_Given request_:
Render every line of the records below as a numbered list, skipping blank lines and leaving out the pictures.

_Material provided_:

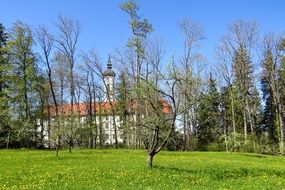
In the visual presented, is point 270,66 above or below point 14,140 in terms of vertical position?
above

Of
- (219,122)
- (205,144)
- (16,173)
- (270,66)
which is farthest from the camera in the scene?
(219,122)

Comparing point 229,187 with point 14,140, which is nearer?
point 229,187

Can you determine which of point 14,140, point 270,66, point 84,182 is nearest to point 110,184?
point 84,182

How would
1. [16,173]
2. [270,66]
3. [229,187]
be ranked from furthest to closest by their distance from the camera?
1. [270,66]
2. [16,173]
3. [229,187]

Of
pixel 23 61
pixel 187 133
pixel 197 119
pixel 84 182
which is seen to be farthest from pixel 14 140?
pixel 84 182

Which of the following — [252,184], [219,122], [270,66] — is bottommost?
[252,184]

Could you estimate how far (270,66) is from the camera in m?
65.6

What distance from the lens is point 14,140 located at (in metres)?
57.7

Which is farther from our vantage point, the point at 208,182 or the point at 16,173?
the point at 16,173

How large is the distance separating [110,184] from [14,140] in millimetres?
43102

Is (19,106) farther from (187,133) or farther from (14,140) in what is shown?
(187,133)

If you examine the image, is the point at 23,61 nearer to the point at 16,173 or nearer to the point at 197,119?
the point at 197,119

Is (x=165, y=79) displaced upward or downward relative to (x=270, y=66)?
downward

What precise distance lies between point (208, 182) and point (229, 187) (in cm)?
173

_Task result_:
1. In the visual presented, is point 270,66 above or below point 14,140 in terms of vertical position?
2. above
3. Of
4. - (219,122)
5. - (205,144)
6. - (16,173)
7. - (270,66)
8. which is farthest from the camera in the scene?
9. (219,122)
10. Comparing point 229,187 with point 14,140, which is nearer?
11. point 229,187
12. Can you determine which of point 14,140, point 270,66, point 84,182 is nearest to point 110,184?
13. point 84,182
14. How would
15. 1. [16,173]
16. 2. [270,66]
17. 3. [229,187]
18. be ranked from furthest to closest by their distance from the camera?
19. 1. [270,66]
20. 2. [16,173]
21. 3. [229,187]
22. Of
23. pixel 23 61
24. pixel 187 133
25. pixel 197 119
26. pixel 84 182
27. which is seen to be farthest from pixel 14 140?
28. pixel 84 182
29. Which of the following — [252,184], [219,122], [270,66] — is bottommost?
30. [252,184]
31. Could you estimate how far (270,66) is from the camera in m?
32. 65.6
33. What distance from the lens is point 14,140 located at (in metres)?
34. 57.7
35. Which is farther from our vantage point, the point at 208,182 or the point at 16,173?
36. the point at 16,173
37. How large is the distance separating [110,184] from [14,140] in millimetres?
38. 43102
39. Is (19,106) farther from (187,133) or farther from (14,140) in what is shown?
40. (187,133)
41. If you examine the image, is the point at 23,61 nearer to the point at 16,173 or nearer to the point at 197,119?
42. the point at 197,119
43. Is (x=165, y=79) displaced upward or downward relative to (x=270, y=66)?
44. downward
45. What precise distance lies between point (208, 182) and point (229, 187) (in cm)?
46. 173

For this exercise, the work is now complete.